After a recent outage, we thought the incident would make a good case study to show both technical complexities and process improvement lessons for ITS.
Moodle when it started
For about 10 years Carleton’s Moodle environment was a single, monolithic server, hosted on campus, with a new instance created every year. Courses were downloaded from the prior version to bring into the current one, a practice which stopped in 2014.

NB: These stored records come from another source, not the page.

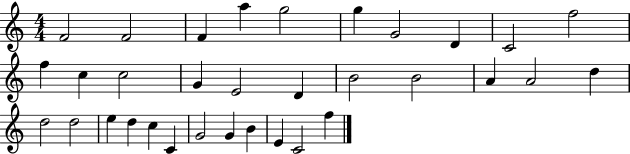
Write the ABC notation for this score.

X:1
T:Untitled
M:4/4
L:1/4
K:C
F2 F2 F a g2 g G2 D C2 f2 f c c2 G E2 D B2 B2 A A2 d d2 d2 e d c C G2 G B E C2 f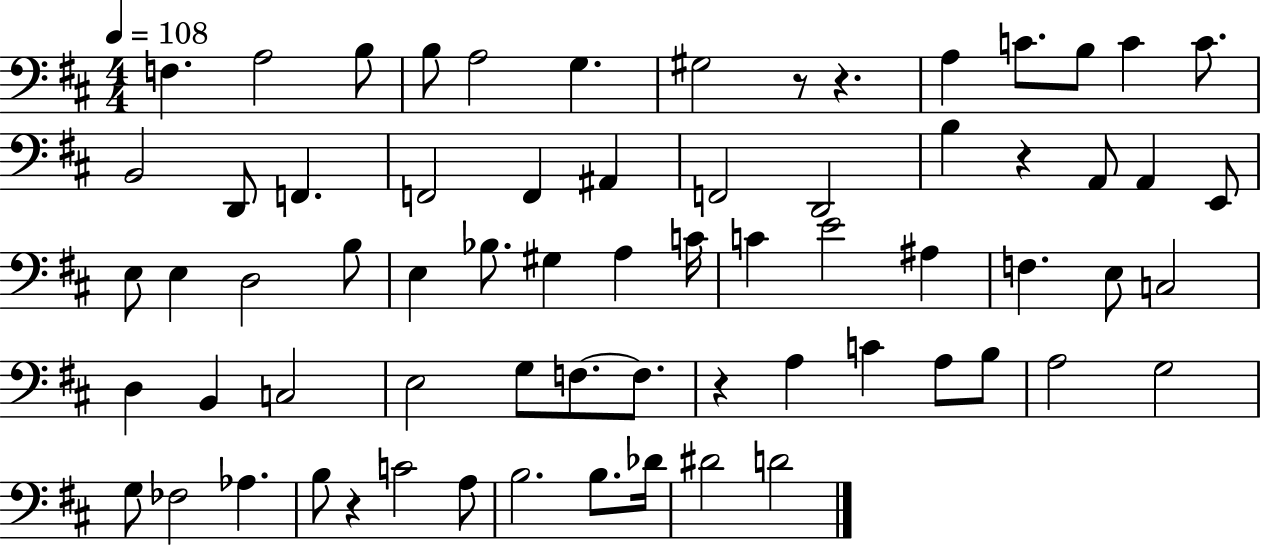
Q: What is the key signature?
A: D major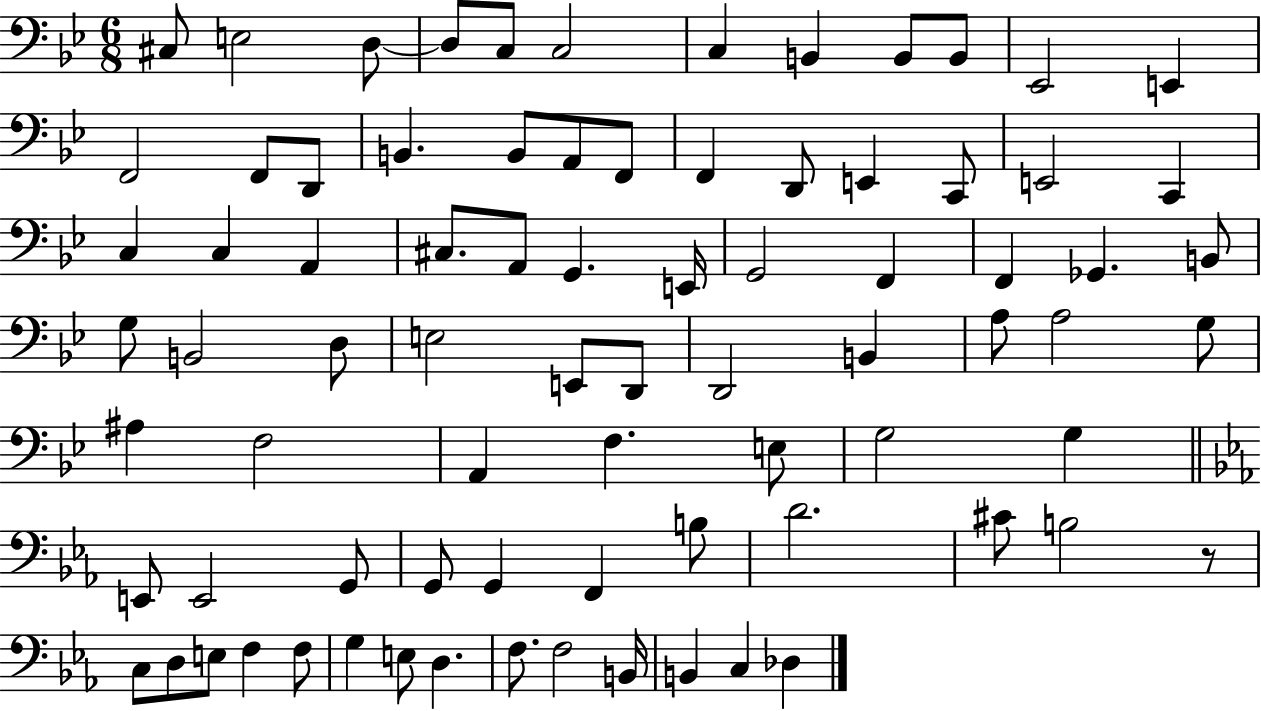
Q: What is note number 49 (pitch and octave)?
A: A#3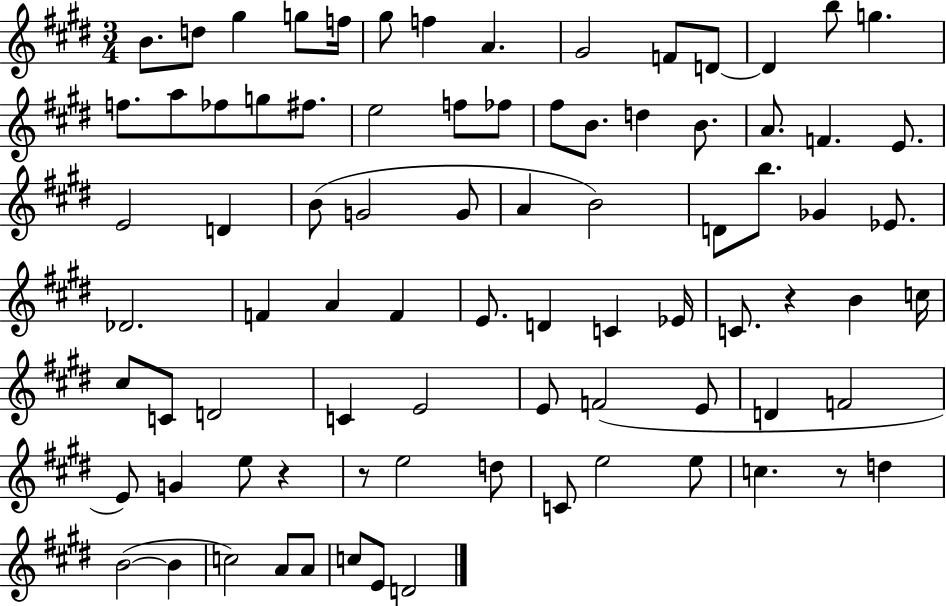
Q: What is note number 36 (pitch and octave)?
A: B4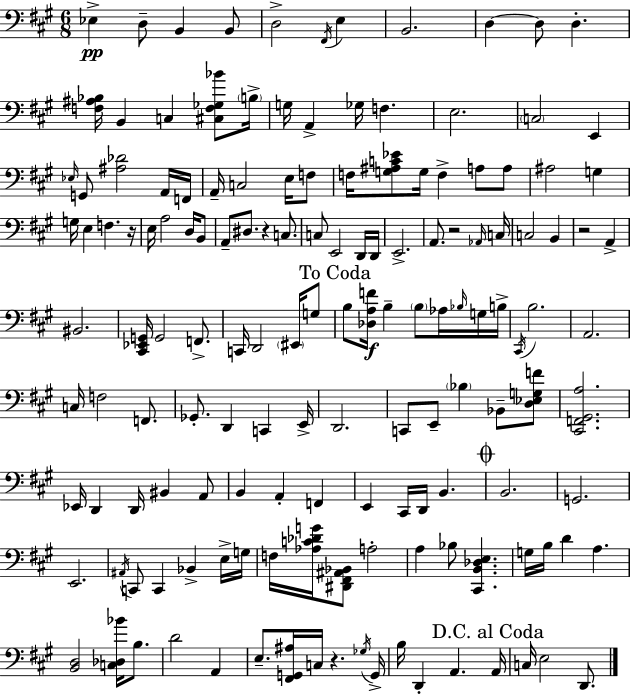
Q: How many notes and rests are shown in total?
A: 148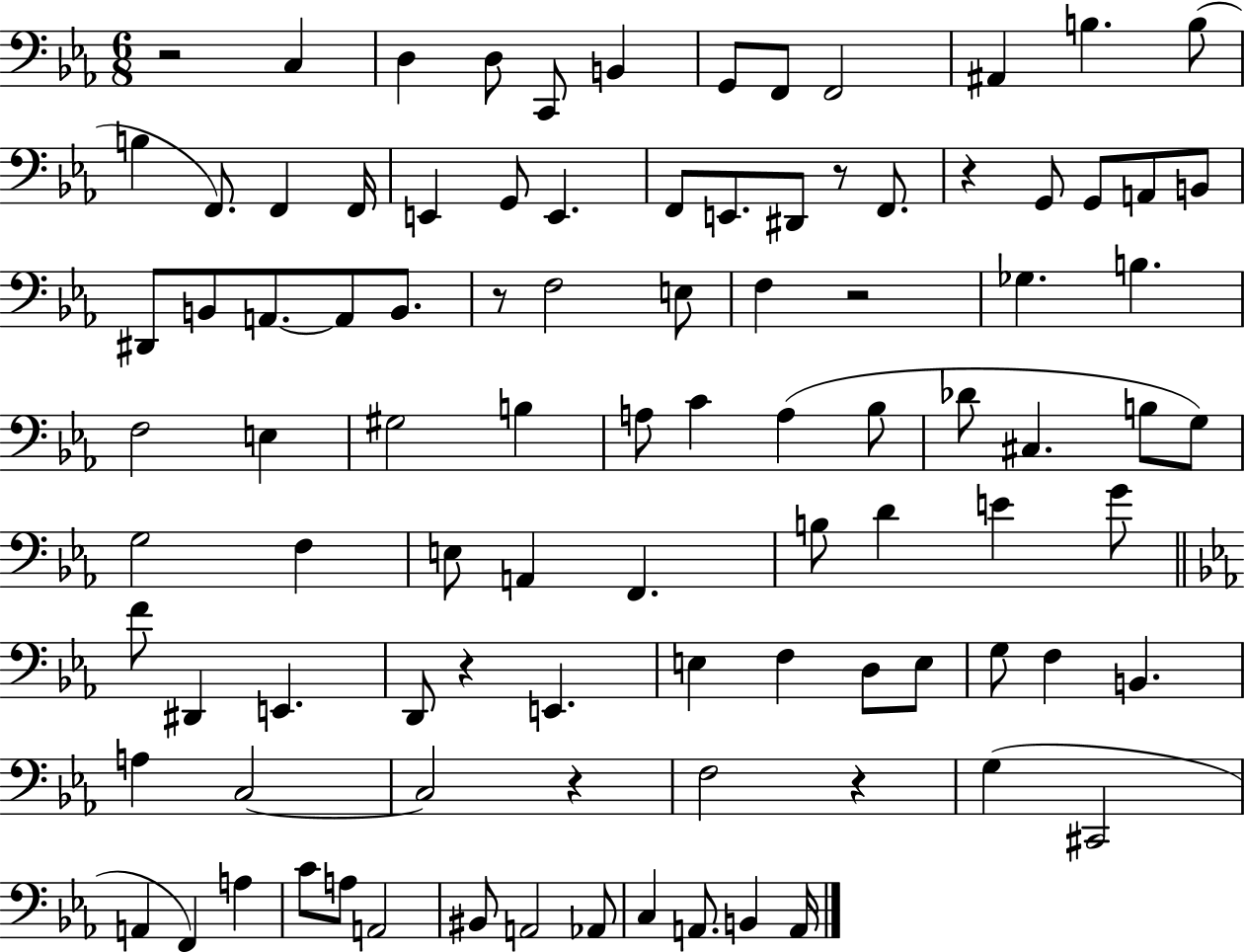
{
  \clef bass
  \numericTimeSignature
  \time 6/8
  \key ees \major
  r2 c4 | d4 d8 c,8 b,4 | g,8 f,8 f,2 | ais,4 b4. b8( | \break b4 f,8.) f,4 f,16 | e,4 g,8 e,4. | f,8 e,8. dis,8 r8 f,8. | r4 g,8 g,8 a,8 b,8 | \break dis,8 b,8 a,8.~~ a,8 b,8. | r8 f2 e8 | f4 r2 | ges4. b4. | \break f2 e4 | gis2 b4 | a8 c'4 a4( bes8 | des'8 cis4. b8 g8) | \break g2 f4 | e8 a,4 f,4. | b8 d'4 e'4 g'8 | \bar "||" \break \key c \minor f'8 dis,4 e,4. | d,8 r4 e,4. | e4 f4 d8 e8 | g8 f4 b,4. | \break a4 c2~~ | c2 r4 | f2 r4 | g4( cis,2 | \break a,4 f,4) a4 | c'8 a8 a,2 | bis,8 a,2 aes,8 | c4 a,8. b,4 a,16 | \break \bar "|."
}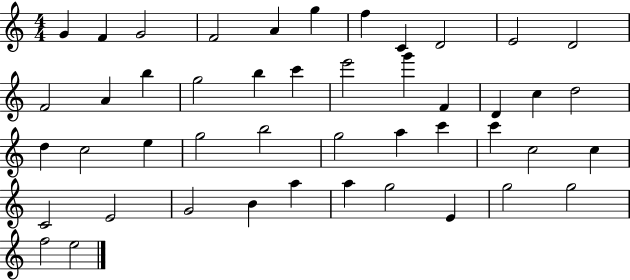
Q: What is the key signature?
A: C major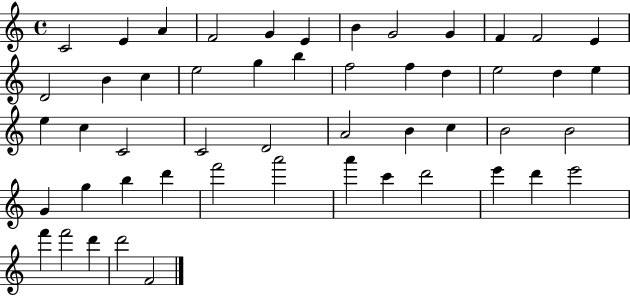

Skyrocketing use of Moodle during COVID revealed that Moodle, as it was configured at the time, didn’t have enough capacity to handle the influx of users, resulting in a series of outages. In Spring ’21, ITS redesigned how Moodle worked by adding a load balancing feature — essentially, putting more than one server in place, all looking at the same underlying Moodle data, which would share the active users among them. This offered more capacity and more flexibility. If one server failed (or needed maintenance), the users would be automatically moved to a working server. During regular times, more than one Moodle server would be in use, helping to share the load.
Sharing data across three servers
In order for the data to be available to all of the servers, the servers and the data were connected through a VLAN (Virtual Local Area Network). The “virtual” approach has been an IT technique for decades, making it possible for hundreds of virtual servers to live on one physical computer. In this case, the Moodle servers were virtually connected to the backend storage. Without the VLAN, the security firewall would stop that communication in the same way that it stops intruders from moving laterally between the servers and databases on our network.
This type of virtual data sharing was not an active part of our infrastructure when the storage and server environment was put into place years ago.The system administrators who originally configured our virtual data sharing infrastructure created documentation which has been used successfully for a range of maintenance activities.
A change that revealed an old error
However, the documentation contained a mistake: it had the wrong ID number for one of the VLANs. In all these years, we had never configured virtual machines to communicate on that particular VLAN, so no one knew there was an error.
To make matters more complex, the host environment for the servers had recently been moved to a new private IP address space created as part of selling the college’s public IP address space (which is expected to yield $2M). Due to that change, the servers couldn’t just be simply moved. Their IP address change required them to be rebuilt using the old documentation.
In this case, because of the virtual sharing, we used the portion of the documentation that contained the error. When one of the Moodle servers was rebuilt in its new address space, it lost contact with its data. The people trying to use Moodle on that server were unable to log in.
The outage on October 20th
In general, moving servers in this manner is a routine change and is done frequently to balance resources as usage grows. As is standard practice, our system administrator was moving only one Moodle server at a time, not all three together. Because of this, only some of the users on Moodle were affected — those on the other Moodle server were not experiencing any problems.
The error was found, connectivity was restored in 15 minutes, and the issue was resolved within an hour, but some classes had been interrupted. That called for reaching out with apologies, as well as finding ways to keep this from happening again.
Lessons for server changes
The lessons from this incident are many, but the top two are that we need to be more careful about the timing of “routine” changes, and we need to have a broader set of ITS staff review upcoming changes to include people who might know implications and distinguishing factors about a particular change. Both of these lessons will be folded into the next phase of ITS’s change management practices, which are described in this article.